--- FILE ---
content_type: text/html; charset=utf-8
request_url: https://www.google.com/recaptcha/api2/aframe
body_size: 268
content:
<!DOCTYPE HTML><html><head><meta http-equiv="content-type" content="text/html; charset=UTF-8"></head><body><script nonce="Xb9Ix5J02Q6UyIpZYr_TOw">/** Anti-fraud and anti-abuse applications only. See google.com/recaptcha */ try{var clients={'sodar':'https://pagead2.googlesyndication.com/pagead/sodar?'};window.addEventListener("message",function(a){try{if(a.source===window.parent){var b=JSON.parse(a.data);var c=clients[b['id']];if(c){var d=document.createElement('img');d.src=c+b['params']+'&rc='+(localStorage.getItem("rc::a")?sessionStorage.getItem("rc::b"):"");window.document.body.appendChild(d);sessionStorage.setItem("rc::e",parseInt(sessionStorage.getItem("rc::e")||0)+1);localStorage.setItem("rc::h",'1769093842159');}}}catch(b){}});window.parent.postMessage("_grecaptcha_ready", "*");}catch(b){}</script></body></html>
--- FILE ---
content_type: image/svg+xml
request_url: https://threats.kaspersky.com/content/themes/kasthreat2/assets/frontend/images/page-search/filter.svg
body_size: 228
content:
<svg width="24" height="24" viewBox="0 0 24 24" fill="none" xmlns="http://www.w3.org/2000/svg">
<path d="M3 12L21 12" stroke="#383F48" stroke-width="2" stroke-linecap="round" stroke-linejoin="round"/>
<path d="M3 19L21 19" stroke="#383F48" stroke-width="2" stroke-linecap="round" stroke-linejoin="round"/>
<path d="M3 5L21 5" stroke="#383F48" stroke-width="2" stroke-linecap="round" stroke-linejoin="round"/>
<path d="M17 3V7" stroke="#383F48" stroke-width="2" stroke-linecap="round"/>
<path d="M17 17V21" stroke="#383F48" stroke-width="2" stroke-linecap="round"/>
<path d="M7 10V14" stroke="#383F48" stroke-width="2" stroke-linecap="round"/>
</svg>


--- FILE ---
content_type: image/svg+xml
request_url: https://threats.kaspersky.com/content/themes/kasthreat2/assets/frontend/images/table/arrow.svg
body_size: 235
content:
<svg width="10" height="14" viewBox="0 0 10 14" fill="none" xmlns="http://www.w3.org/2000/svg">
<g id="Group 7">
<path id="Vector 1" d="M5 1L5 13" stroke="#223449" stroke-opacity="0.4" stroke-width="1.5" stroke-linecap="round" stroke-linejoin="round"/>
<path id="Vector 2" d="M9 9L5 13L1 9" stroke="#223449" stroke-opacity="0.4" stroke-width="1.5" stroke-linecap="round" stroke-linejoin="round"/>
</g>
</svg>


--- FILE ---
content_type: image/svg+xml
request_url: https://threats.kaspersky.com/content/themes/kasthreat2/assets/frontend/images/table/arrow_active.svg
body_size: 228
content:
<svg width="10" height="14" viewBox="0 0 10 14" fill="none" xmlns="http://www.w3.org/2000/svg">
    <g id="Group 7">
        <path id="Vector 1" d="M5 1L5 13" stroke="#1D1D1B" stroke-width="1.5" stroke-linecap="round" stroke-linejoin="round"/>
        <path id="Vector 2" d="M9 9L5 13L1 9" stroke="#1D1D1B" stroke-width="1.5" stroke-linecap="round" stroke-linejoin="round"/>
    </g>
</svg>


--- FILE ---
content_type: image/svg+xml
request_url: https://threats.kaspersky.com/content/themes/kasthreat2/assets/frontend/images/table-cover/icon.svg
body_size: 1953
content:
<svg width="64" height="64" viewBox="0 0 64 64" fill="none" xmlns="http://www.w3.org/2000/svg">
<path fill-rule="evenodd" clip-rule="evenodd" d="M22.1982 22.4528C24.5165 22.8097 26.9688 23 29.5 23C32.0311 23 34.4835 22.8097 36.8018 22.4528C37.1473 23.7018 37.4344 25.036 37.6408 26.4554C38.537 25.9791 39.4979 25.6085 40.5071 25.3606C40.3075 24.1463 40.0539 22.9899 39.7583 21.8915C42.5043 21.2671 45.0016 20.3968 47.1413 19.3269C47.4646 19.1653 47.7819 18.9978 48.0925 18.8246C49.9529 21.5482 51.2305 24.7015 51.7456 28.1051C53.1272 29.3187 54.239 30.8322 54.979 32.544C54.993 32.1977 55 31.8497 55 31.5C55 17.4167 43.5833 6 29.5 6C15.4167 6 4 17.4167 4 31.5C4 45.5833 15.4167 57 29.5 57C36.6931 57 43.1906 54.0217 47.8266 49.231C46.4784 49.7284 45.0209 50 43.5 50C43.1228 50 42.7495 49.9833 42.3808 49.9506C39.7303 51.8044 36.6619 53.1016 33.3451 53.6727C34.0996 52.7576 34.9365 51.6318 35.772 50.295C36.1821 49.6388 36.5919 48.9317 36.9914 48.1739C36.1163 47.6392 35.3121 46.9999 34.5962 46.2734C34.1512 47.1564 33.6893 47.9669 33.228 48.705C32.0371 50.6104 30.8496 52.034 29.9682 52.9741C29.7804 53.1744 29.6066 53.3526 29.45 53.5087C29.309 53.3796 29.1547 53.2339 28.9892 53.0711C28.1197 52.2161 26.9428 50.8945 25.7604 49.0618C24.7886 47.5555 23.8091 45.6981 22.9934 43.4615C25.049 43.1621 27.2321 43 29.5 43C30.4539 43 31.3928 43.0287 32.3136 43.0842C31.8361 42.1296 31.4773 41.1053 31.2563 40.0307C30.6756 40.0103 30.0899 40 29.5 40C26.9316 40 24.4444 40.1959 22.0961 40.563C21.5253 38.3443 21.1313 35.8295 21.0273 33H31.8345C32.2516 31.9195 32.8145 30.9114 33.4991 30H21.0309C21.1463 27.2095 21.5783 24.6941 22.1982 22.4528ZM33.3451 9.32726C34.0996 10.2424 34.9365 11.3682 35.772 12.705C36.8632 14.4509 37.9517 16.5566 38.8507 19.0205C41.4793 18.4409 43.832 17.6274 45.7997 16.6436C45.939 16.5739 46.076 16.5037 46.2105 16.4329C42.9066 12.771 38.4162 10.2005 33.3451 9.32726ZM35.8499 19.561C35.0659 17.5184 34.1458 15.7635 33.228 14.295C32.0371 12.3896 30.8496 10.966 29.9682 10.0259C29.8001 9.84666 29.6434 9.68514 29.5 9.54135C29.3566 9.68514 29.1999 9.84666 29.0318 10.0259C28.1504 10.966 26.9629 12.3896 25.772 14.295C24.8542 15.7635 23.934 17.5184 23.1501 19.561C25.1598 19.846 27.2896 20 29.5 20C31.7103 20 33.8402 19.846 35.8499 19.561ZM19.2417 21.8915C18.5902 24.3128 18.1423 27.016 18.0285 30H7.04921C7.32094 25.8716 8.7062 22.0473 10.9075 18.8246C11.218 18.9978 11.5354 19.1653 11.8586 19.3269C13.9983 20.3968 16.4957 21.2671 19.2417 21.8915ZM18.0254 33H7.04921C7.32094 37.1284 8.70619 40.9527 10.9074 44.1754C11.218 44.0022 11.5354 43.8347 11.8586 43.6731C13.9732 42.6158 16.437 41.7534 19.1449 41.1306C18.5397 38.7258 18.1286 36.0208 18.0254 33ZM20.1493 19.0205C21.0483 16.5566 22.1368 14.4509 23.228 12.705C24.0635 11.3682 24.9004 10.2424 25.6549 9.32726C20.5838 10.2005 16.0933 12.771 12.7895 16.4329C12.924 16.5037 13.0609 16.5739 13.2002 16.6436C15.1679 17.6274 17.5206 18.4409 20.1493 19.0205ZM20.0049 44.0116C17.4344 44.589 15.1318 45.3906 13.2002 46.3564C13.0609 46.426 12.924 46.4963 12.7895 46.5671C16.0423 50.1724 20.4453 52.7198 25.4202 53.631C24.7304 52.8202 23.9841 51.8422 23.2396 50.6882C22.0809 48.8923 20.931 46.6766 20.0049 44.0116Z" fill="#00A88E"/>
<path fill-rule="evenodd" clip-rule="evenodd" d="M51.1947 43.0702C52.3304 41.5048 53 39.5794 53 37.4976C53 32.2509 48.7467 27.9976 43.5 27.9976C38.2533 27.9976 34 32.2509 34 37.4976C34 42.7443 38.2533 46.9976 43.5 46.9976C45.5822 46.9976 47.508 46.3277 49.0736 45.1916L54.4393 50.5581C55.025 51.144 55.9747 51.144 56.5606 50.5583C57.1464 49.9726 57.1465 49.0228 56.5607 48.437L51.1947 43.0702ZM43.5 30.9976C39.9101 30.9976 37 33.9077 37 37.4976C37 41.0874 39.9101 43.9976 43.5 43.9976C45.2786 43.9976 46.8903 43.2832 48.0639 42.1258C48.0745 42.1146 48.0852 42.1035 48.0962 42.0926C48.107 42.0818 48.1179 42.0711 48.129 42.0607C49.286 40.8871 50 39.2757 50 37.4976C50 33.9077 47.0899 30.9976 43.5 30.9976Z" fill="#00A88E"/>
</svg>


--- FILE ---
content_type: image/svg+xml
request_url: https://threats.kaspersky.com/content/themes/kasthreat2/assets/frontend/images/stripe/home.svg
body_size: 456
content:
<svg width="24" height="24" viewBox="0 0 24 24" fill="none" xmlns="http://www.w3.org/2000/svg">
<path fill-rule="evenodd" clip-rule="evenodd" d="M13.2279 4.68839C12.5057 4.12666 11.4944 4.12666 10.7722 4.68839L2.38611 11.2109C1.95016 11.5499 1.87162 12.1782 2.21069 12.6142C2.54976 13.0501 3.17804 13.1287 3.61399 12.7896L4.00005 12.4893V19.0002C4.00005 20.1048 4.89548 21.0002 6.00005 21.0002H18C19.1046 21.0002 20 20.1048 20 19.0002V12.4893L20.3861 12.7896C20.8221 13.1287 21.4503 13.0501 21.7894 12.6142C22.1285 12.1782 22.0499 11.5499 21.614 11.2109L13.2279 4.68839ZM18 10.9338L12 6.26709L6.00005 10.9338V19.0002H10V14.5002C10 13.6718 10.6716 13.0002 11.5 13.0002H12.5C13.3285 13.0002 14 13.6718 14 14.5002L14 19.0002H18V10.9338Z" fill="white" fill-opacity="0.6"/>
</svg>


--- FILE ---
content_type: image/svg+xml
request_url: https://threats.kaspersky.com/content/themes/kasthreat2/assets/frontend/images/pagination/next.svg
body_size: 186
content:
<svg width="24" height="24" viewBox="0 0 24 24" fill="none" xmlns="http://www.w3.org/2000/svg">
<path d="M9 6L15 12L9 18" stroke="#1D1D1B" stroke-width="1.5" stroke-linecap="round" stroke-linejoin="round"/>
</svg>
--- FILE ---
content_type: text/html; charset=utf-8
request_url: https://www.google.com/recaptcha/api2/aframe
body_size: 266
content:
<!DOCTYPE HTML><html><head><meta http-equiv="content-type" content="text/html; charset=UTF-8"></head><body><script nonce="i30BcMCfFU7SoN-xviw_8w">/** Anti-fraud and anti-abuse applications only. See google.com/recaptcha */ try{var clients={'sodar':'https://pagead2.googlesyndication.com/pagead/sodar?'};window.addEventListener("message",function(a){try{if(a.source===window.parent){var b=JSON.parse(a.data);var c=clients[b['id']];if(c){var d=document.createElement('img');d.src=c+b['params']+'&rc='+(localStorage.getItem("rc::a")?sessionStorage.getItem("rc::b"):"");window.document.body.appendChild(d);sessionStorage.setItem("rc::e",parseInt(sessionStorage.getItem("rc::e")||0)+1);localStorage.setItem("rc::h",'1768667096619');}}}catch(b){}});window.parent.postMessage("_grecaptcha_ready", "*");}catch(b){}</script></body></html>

# Task prompt:
Show each line of the material that includes the word "table".

# Exercise result:
request_url: https://threats.kaspersky.com/content/themes/kasthreat2/assets/frontend/images/table/arrow.svg
request_url: https://threats.kaspersky.com/content/themes/kasthreat2/assets/frontend/images/table/arrow_active.svg
request_url: https://threats.kaspersky.com/content/themes/kasthreat2/assets/frontend/images/table-cover/icon.svg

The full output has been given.